---------- 原文
「思考力」重視の落とし穴——いまこそ「知識の力」を見直すとき
最近の教育現場では、「知識より思考力が大事」とよく耳にします。
「考える力を育てましょう」「答えのない問いに挑もう」など、聞こえはとても良い。
しかし、私は塾の現場で日々中高生と接していて、少し違和感を覚えるのです。
「そもそも考えるための材料が足りていないのでは?」
これは、全国学力調査の結果からも読み取れます。
たとえば、「素数」の定義をご存じですか?
「1と自分自身以外では割り切れない数」です。
では、1から9の中で素数を選んでくださいと言われたとき、正しく答えられる中学生は、なんと全体の3割ほど。正答率は32.2%。残りの7割近くの子どもたちは、間違えるか、答えないか、です。
同じく国語でも、漢字の意味を問う問題——「会心」「改心」「改新」の中から、「展示する作品はどれも〇〇の出来だ」という文脈に合うものを選ぶ問題——の正答率はわずか35.7%。
--------------------
## 課題の内容
上の知識と思考力についての文章から、「たとえば、「素数」の定義をご存じですか?」で始まり「の正答率はわずか35.7%。」で終わる部分を一字も変えずに書き写してください。
---------- 提供情報
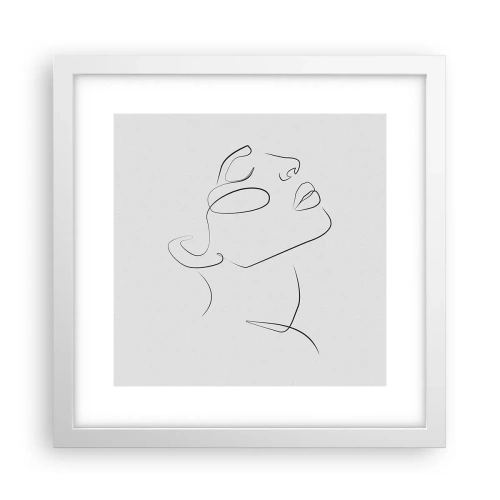 Poster in white frmae - Meanders of a Dream - 30x30 cm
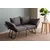 Atelier del Sofa Dvosed na razvlačenje Viper 2, Sivi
--------------------
## 記述回答
たとえば、「素数」の定義をご存じですか?
「1と自分自身以外では割り切れない数」です。
では、1から9の中で素数を選んでくださいと言われたとき、正しく答えられる中学生は、なんと全体の3割ほど。正答率は32.2%。残りの7割近くの子どもたちは、間違えるか、答えないか、です。
同じく国語でも、漢字の意味を問う問題——「会心」「改心」「改新」の中から、「展示する作品はどれも〇〇の出来だ」という文脈に合うものを選ぶ問題——の正答率はわずか35.7%。